China’s “Capitalists” Sowing Lenin’s NEP
Professor Dickson’s somber analysis comports, of course, with observable, verifiable reality, but, unfortunately, it still expresses a minority viewpoint among so-called China experts. The accepted wisdom among establishment-approved Sinologists and reporters still perpetuates the myth that China has “gone capitalist” and that the ruling CCP is communist in name only. But now, more than three-and-a-half decades after the supposed “economic reforms” of Deng Xiaoping, it should be clearer than ever that the CCP has been following Lenin’s deceptive New Economic Policy (NEP). As we wrote in 2006:
Deng Xiaoping, the communist leader who launched China’s “Capitalism with Chinese Characteristics” in 1978, is exalted both in the West and in China as the man who started China’s “reform” and its “transition” toward capitalism. But Deng was steeped in Marxism-Leninism. He made very clear that he was following Lenin’s NEP deception model when he told China’s Communist Party Central Committee in 1977:
In the international united front struggle, the most important strategy is unification as well as struggle.... This is Mao Tse-tung’s great discovery which has unlimited power. Even though the American imperialists can be said to be the number one nation in scientific and technical matters, she knows absolutely nothing in this area. In the future she will have no way of avoiding defeat by our hands.... What we need mainly is scientific and technical knowledge and equipment.

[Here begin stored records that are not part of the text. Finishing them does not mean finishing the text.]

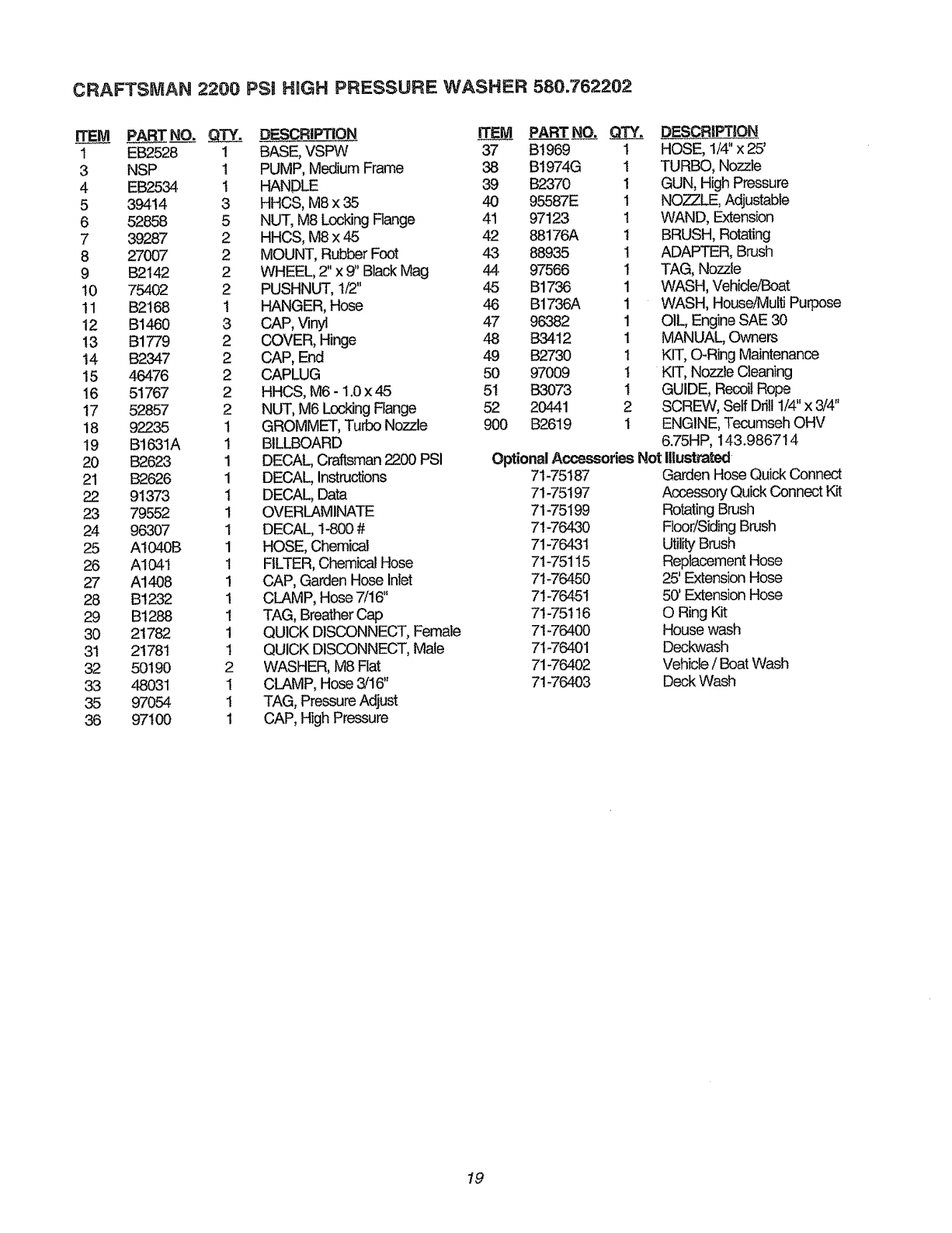 CRAFTSMAN 2200 PSI HIGH PRESSURE WASHER 580.762202

| ITEM | PART NO. | QTY. | DESCRIPTION |
|---|---|---|---|
| 1 | EB2528 | 1 | BASE, VSPW |
| 3 | NSP | 1 | PUMP, Medium Frame |
| 4 | EB2534 | 1 | HANDLE |
| 5 | 39414 | 3 | HHCS, M8 x 35 |
| 6 | 52858 | 5 | NUT, M8 Locking Flange |
| 7 | 39287 | 2 | HHCS, M8 x 45 |
| 8 | 27007 | 2 | MOUNT, Rubber Foot |
| 9 | B2142 | 2 | WHEEL, 2" x 9" Black Mag |
| 10 | 75402 | 2 | PUSHNUT, 1/2" |
| 11 | B2168 | 1 | HANGER, Hose |
| 12 | B1460 | 3 | CAP, Vinyl |
| 13 | B1779 | 2 | COVER, Hinge |
| 14 | B2347 | 2 | CAP, End |
| 15 | 46476 | 2 | CAPLUG |
| 16 | 51767 | 2 | HHCS, M6 - 1.0 x 45 |
| 17 | 52857 | 2 | NUT, M6 Locking Flange |
| 18 | 92235 | 1 | GROMMET, Turbo Nozzle |
| 19 | B1631A | 1 | BILLBOARD |
| 20 | B2623 | 1 | DECAL, Craftsman 2200 PSI |
| 21 | B2626 | 1 | DECAL, Instructions |
| 22 | 91373 | 1 | DECAL, Data |
| 23 | 79552 | 1 | OVERLAMINATE |
| 24 | 96307 | 1 | DECAL, 1-800 # |
| 25 | A1040B | 1 | HOSE, Chemical |
| 26 | A1041 | 1 | FILTER, Chemical Hose |
| 27 | A1408 | 1 | CAP, Garden Hose Inlet |
| 28 | B1232 | 1 | CLAMP, Hose 7/16" |
| 29 | B1288 | 1 | TAG, Breather Cap |
| 30 | 21782 | 1 | QUICK DISCONNECT, Female |
| 31 | 21781 | 1 | QUICK DISCONNECT, Male |
| 32 | 50190 | 2 | WASHER, M8 Flat |
| 33 | 48031 | 1 | CLAMP, Hose 3/16" |
| 35 | 97054 | 1 | TAG, Pressure Adjust |
| 36 | 97100 | 1 | CAP, High Pressure |

| ITEM | PART NO. | QTY. | DESCRIPTION |
|---|---|---|---|
| 37 | B1969 | 1 | HOSE, 1/4" x 25' |
| 38 | B1974G | 1 | TURBO, Nozzle |
| 39 | B2370 | 1 | GUN, High Pressure |
| 40 | 95587E | 1 | NOZZLE, Adjustable |
| 41 | 97123 | 1 | WAND, Extension |
| 42 | 88176A | 1 | BRUSH, Rotating |
| 43 | 88935 | 1 | ADAPTER, Brush |
| 44 | 97566 | 1 | TAG, Nozzle |
| 45 | B1736 | 1 | WASH, Vehicle/Boat |
| 46 | B1736A | 1 | WASH, House/Multi Purpose |
| 47 | 96382 | 1 | OIL, Engine SAE 30 |
| 48 | B3412 | 1 | MANUAL, Owners |
| 49 | B2730 | 1 | KIT, O-Ring Maintenance |
| 50 | 97009 | 1 | KIT, Nozzle Cleaning |
| 51 | B3073 | 1 | GUIDE, Recoil Rope |
| 52 | 20441 | 2 | SCREW, Self Drill 1/4" x 3/4" |
| 900 | B2619 | 1 | ENGINE, Tecumseh OHV 6.75HP, 143.986714 |

Optional Accessories Not Illustrated

| | |
|---|---|
| 71-75187 | Garden Hose Quick Connect |
| 71-75197 | Accessory Quick Connect Kit |
| 71-75199 | Rotating Brush |
| 71-76430 | Floor/Siding Brush |
| 71-76431 | Utility Brush |
| 71-75115 | Replacement Hose |
| 71-76450 | 25' Extension Hose |
| 71-76451 | 50' Extension Hose |
| 71-75116 | O Ring Kit |
| 71-76400 | House wash |
| 71-76401 | Deckwash |
| 71-76402 | Vehicle / Boat Wash |
| 71-76403 | Deck Wash |

19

Since Deng’s time, many top communists — from China, as well as many other countries — have acknowledged the Leninist NEP design in China’s “state capitalism.” For instance, in an essay entitled “The Leninist Heritage of the Socialist Market Economy” in the September 6, 2007 Political Affairs, theoretical journal of the Communist Party USA, C. J. Atkins writes:
The development of such a form of capitalism controlled and regulated by the state, which Lenin time and again referred to as state capitalism, if directed carefully by a socialist state, would be not only advantageous, but even necessary, in an underdeveloped country….
Just as Lenin did in the 1920s, the Communist Party of China (CPC) has, since 1978, reached the conclusion that the liberation and development of the productive forces is the key to building the foundations for a transition to socialism.
“The rapid development of China over the past three decades,” Comrade Atkins continued, “has demonstrated the correctness of the CPC's overall approach…. Like Lenin, the CPC estimates that the socialist market economy is a formation which will cover decades of development.”
Chen Guangbiao and China’s other corporate CEOs and “entrepreneurs” are not capitalists; they are state capitalists, privileged creatures of (and craven servitors of) the CCP and the Chinese Communist state. We court danger when we view them in any other light.